Instructions for the task:
Please output every line of the records below as a numbered list, leaving out blank lines and the pictures.

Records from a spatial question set
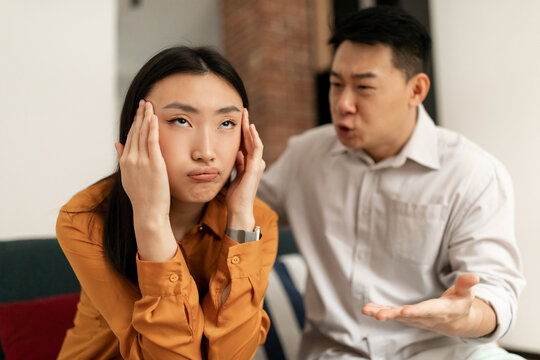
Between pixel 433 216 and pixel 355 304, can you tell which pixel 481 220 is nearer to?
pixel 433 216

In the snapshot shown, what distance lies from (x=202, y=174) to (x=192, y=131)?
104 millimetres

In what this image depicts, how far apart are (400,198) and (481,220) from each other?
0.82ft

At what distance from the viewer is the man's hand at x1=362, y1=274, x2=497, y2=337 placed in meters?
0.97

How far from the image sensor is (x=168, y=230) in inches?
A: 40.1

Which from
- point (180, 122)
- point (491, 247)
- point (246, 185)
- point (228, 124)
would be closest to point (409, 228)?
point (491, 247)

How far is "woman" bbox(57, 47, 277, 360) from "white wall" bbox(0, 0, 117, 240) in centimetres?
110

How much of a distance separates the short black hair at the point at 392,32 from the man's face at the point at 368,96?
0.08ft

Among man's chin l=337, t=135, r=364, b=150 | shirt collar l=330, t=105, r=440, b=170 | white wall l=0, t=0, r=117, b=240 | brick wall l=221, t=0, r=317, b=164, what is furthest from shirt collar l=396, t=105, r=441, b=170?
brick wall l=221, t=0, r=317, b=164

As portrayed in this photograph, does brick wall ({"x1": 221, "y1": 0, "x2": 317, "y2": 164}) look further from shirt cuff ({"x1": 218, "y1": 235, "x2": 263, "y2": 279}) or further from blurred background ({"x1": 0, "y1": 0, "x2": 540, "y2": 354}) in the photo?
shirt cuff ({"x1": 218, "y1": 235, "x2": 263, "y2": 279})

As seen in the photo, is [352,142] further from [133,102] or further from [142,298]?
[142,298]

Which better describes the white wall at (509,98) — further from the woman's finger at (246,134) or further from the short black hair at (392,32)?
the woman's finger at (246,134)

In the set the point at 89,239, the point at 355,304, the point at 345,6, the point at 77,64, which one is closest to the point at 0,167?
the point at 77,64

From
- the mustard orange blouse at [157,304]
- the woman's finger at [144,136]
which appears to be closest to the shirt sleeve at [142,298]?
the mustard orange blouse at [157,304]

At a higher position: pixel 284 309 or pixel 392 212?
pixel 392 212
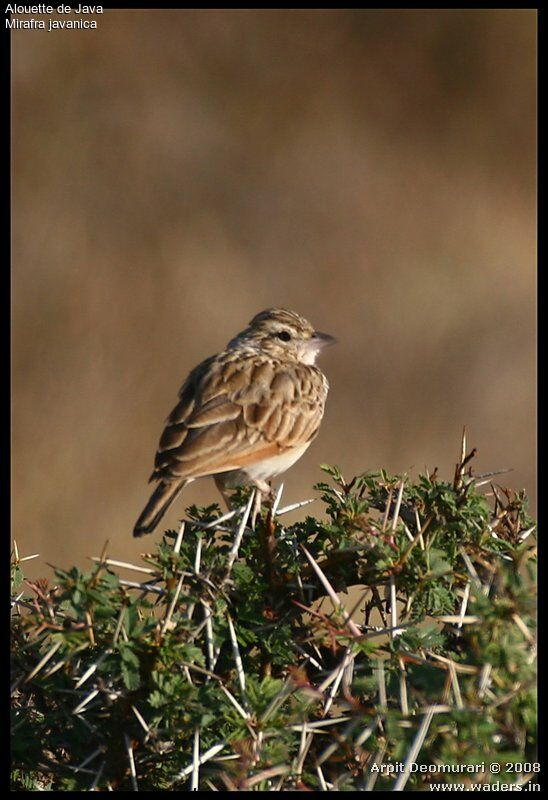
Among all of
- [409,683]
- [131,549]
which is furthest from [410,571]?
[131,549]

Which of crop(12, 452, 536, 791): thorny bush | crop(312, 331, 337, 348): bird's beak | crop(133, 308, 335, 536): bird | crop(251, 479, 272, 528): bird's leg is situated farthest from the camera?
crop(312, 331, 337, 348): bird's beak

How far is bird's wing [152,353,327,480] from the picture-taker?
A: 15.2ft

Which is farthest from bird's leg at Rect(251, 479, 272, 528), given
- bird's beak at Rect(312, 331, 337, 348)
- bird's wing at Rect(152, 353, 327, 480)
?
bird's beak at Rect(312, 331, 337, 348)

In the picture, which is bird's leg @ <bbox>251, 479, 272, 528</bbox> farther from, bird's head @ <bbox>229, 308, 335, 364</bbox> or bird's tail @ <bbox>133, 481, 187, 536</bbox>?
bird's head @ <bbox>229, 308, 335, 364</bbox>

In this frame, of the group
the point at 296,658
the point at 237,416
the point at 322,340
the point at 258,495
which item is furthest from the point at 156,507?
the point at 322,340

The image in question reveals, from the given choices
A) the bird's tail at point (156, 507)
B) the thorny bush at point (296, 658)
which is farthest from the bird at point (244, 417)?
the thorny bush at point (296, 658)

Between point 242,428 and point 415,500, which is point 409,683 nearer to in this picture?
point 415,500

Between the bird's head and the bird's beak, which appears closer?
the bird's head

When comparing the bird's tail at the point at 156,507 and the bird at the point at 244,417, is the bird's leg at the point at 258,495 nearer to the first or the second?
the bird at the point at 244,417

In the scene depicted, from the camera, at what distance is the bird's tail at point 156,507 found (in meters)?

Task result:
1. Between pixel 433 216 and pixel 355 304, can you tell which pixel 481 220 is nearer to?
2. pixel 433 216
3. In the snapshot shown, what distance lies from (x=202, y=174) to (x=192, y=131)?
4. 104 millimetres
5. In what this image depicts, how far apart are (400,198) and (481,220) from each other?
6. 0.82ft
7. At what distance from the viewer is the man's hand at x1=362, y1=274, x2=497, y2=337 placed in meters?
8. 0.97
9. How far from the image sensor is (x=168, y=230) in inches?
10. A: 40.1
11. Which from
12. - point (180, 122)
13. - point (491, 247)
14. - point (246, 185)
15. - point (228, 124)
16. would be closest to point (409, 228)?
17. point (491, 247)
18. How far is "woman" bbox(57, 47, 277, 360) from "white wall" bbox(0, 0, 117, 240) in centimetres?
19. 110
20. How much of a distance separates the short black hair at the point at 392,32 from the man's face at the point at 368,96?
21. 0.08ft
22. Among man's chin l=337, t=135, r=364, b=150 | shirt collar l=330, t=105, r=440, b=170 | white wall l=0, t=0, r=117, b=240 | brick wall l=221, t=0, r=317, b=164, what is furthest from shirt collar l=396, t=105, r=441, b=170?
23. brick wall l=221, t=0, r=317, b=164
24. As portrayed in this photograph, does brick wall ({"x1": 221, "y1": 0, "x2": 317, "y2": 164}) look further from shirt cuff ({"x1": 218, "y1": 235, "x2": 263, "y2": 279}) or further from blurred background ({"x1": 0, "y1": 0, "x2": 540, "y2": 354}) in the photo?
25. shirt cuff ({"x1": 218, "y1": 235, "x2": 263, "y2": 279})
26. As seen in the photo, is [352,142] further from [133,102] or further from [142,298]?
27. [142,298]
28. Which better describes the white wall at (509,98) — further from the woman's finger at (246,134) or further from the short black hair at (392,32)?
29. the woman's finger at (246,134)
30. In the set the point at 89,239, the point at 355,304, the point at 345,6, the point at 77,64, which one is closest to the point at 0,167?
31. the point at 77,64
32. From
33. - the mustard orange blouse at [157,304]
34. - the woman's finger at [144,136]
35. which appears to be closest to the shirt sleeve at [142,298]?
36. the mustard orange blouse at [157,304]
37. At a higher position: pixel 284 309 or pixel 392 212?
38. pixel 392 212
39. Among all of
40. - [409,683]
41. - [131,549]
42. which is furthest from [410,571]?
43. [131,549]
44. Which of crop(12, 452, 536, 791): thorny bush | crop(312, 331, 337, 348): bird's beak | crop(133, 308, 335, 536): bird | crop(251, 479, 272, 528): bird's leg is situated farthest from the camera?
45. crop(312, 331, 337, 348): bird's beak
46. How far is bird's wing [152,353,327,480] from the picture-taker?
47. A: 15.2ft
48. Which is farthest from bird's leg at Rect(251, 479, 272, 528), given
49. - bird's beak at Rect(312, 331, 337, 348)
50. - bird's wing at Rect(152, 353, 327, 480)
51. ?
52. bird's beak at Rect(312, 331, 337, 348)
53. In the picture, which is bird's leg @ <bbox>251, 479, 272, 528</bbox> farther from, bird's head @ <bbox>229, 308, 335, 364</bbox> or bird's tail @ <bbox>133, 481, 187, 536</bbox>?
54. bird's head @ <bbox>229, 308, 335, 364</bbox>
55. In this frame, of the group
56. the point at 296,658
57. the point at 237,416
58. the point at 322,340
59. the point at 258,495
60. which item is furthest from the point at 156,507?
61. the point at 322,340
62. The image in question reveals, from the given choices
63. A) the bird's tail at point (156, 507)
64. B) the thorny bush at point (296, 658)
65. which is farthest from the bird at point (244, 417)?
66. the thorny bush at point (296, 658)
67. Between point 242,428 and point 415,500, which is point 409,683 nearer to in this picture?
68. point 415,500
69. Between the bird's head and the bird's beak, which appears closer?
70. the bird's head
71. When comparing the bird's tail at the point at 156,507 and the bird at the point at 244,417, is the bird's leg at the point at 258,495 nearer to the first or the second?
72. the bird at the point at 244,417
73. In the scene depicted, from the camera, at what distance is the bird's tail at point 156,507 found (in meters)?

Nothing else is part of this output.